McDongle acquiesce, sortant de son introspection. Il se tourne en direction de Sophia Halef-Li qui dirige la manœuvre. Il ne voit que les yeux charbonneux de la jeune femme pointés sur les siens.

— Bien entendu, réplique l'amiral. Après tout, vous êtes la responsable de l'assaut.

— Sauf votre respect, Amiral, soutient l'officier, vous n'avez pas bien compris ce que je veux dire. Vous êtes escorté. Vous ne pouvez pas vous mettre en danger, votre propre personne est importante pour la colonie. Donc, s'il y a le moindre risque, nous annulerons l'opération.

L'amiral secoue la tête sans rien dire. Halef-Li lève la main pour demander l'ouverture du sas extérieur, lorsque l'IA indique que tous les voyants sont au vert. La porte monstrueuse glisse sans un bruit, laissant les projecteurs se perdre dans l'obscurité. McDongle supprime l'ancrage magnétique de ses bottes et se pousse lentement à la suite de l'escadron.

L'univers emplit toute la visière de son casque, chargé d'étoiles multicolores. La Voie lactée se déploie, trace démesurée d'un pinceau gigantesque parcourant la voute céleste. Une nuée d'étincelles s'en échappent et se figent dans le marbre noir du cosmos, comme autant de paillettes d'or et d'argent. L'espace est lumineux, gorgé de rubis minuscules, éclaboussé de gouttelettes laiteuses quand il n'est pas veiné de nacre.

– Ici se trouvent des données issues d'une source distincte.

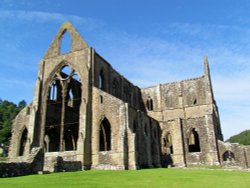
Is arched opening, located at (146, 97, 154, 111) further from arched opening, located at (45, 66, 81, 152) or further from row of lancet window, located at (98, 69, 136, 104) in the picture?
arched opening, located at (45, 66, 81, 152)

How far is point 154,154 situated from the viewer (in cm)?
3073

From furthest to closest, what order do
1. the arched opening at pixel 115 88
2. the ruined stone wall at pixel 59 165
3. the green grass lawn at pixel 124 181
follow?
the arched opening at pixel 115 88 < the ruined stone wall at pixel 59 165 < the green grass lawn at pixel 124 181

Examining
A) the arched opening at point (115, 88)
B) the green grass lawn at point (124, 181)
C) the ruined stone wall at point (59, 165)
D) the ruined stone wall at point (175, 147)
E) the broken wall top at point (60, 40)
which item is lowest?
the green grass lawn at point (124, 181)

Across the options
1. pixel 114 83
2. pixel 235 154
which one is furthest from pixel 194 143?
pixel 114 83

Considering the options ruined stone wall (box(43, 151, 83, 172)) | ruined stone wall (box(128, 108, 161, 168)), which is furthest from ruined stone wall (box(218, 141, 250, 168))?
ruined stone wall (box(43, 151, 83, 172))

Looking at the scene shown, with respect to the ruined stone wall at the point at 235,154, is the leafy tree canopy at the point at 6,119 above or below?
above

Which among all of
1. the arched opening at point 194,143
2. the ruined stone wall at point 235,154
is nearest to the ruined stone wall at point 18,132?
the ruined stone wall at point 235,154

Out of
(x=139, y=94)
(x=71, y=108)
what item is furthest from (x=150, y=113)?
(x=71, y=108)

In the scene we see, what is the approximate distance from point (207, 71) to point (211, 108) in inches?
251

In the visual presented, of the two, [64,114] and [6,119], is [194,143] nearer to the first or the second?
[64,114]

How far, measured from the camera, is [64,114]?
28.6 m

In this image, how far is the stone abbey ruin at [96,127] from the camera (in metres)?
23.7

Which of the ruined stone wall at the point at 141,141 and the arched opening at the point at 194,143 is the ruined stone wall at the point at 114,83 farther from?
the arched opening at the point at 194,143

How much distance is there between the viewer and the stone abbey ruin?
23.7 meters
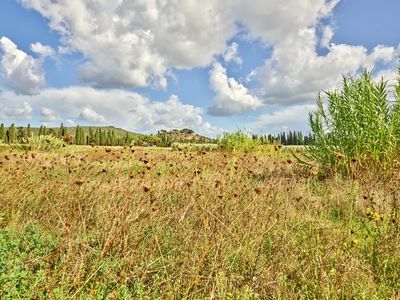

McDongle se sent happé par le vide. L'étoile du système brille derrière lui, grosse comme un poing. Ses rayons se réfléchissent sur la carlingue brossée de Phoenix qui s'étale sous ses pieds. L'escadron est sorti à l'extrémité de la troisième capsule, le vaisseau tourne lentement sur son axe qui se projette à des kilomètres. L'Arche stellaire est gigantesque, et sa démesure prend McDongle à contre-pied. La dernière fois qu'il l'a vu sous cet angle, c'était pendant leur phase d'approche, au moment de l'embarquement. A ce moment, Phoenix stationnait à proximité de Saturne, dont l'immensité l'écrasait. Aujourd'hui, le vaisseau est seul, perdu. L'astre le plus proche est cette vieille étoile à des millions de kilomètres ; l'amiral et ses camarades de mission se sentent ridicules face à la machine qui glisse à toute vitesse dans le vide.